Little lamb, hopefully a natural death.

You are, of course, familiar with the concept of a shoulder season, that time between the “peaks,” whatever those may be. In the mountains, shoulder seasons are spring and fall. In the desert, shoulder seasons are winter and summer. Basically, it’s when there is less of a guarantee of good weather or conditions. Hotel rooms tend to be cheaper, camping is plentiful, restaurants might be close to empty or even closed, and you have a greater chance of finding solitude.

This year, the snow has been holding out for late arrival and we have spent more days in the mountains than ever.

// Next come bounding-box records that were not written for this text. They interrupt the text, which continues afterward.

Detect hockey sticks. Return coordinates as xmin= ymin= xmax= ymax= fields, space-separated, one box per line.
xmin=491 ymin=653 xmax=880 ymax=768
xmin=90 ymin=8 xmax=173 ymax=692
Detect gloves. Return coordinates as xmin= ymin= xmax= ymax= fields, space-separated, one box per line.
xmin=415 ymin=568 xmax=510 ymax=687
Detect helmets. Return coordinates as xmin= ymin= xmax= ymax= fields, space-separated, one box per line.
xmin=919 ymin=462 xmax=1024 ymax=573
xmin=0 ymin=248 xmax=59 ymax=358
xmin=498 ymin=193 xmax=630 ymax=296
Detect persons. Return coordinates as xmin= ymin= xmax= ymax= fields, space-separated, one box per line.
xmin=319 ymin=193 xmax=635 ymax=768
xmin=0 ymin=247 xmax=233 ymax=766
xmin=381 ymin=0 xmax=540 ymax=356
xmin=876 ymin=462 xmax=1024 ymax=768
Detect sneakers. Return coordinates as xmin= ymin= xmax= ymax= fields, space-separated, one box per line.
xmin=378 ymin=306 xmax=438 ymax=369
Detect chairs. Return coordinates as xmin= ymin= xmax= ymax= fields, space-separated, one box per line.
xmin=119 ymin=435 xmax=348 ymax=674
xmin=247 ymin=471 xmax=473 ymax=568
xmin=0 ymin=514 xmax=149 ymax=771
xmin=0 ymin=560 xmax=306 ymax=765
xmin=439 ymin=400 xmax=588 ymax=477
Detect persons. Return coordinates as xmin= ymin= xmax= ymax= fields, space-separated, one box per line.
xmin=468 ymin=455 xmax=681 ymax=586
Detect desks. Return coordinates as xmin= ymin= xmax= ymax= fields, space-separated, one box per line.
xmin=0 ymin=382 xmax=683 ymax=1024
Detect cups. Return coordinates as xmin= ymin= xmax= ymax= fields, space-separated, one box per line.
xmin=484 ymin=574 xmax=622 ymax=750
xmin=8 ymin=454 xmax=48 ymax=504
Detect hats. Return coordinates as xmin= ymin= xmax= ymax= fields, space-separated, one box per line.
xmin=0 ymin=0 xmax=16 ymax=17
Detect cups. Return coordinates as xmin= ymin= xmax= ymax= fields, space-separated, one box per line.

The leaves have long since turned, fallen, and are blanketing the trail with a rotting funk. There is stubborn and slippery mud in corners of trails that don’t see the sun this time of year and just freeze and thaw into stickiness without drying out.

The strange sense of unfamiliarity in such familiar places makes me realize what a fair-weather friend I have been to these trails. Without leaves, we can see the skeleton of the forest, dense piles of old, fallen trees, wiry branches from unidentifiable bushes, paper wasp nests molded onto sticks, bird nests tucked in the crook of high branches, semi-creepy shelter-like structures made by leaning together longer lengths of wood. I found a flat and desiccated lamb corpse, spray-painted with the owner’s mark.

Sunday morning, we saw 3 moose (mooses?), and when they ran off the trail we saw them standing among the aspen trunks about 30 feet away. Is that far enough for us to safely pass? I imagined that we all felt vulnerable without the visual barrier of foliage.

There is nothing here to draw the masses: no powder runs (no skiing at all, right now), no golden aspens, no wildflowers. And plenty to deter: cool temperatures, short days, mud. But for the roughly 12 people out on what are usually the most popular trails on the mountain, we found a hell of a good time. With the assumption of no oncoming traffic, we did not use caution on merging trails or look for uphill traffic. We pointed our bikes down and went fast, mud clods flying off our tires and onto everything. Close your mouth! Or splatter your teeth with grit.

Tonight, it’s threatening a wintry mix and maybe it is the beginning of the end of our extended shoulder season. Snow will fill up the empty spaces in the woods, disguise the surface of rocks, and smooth out the messy parts with an even coating of white.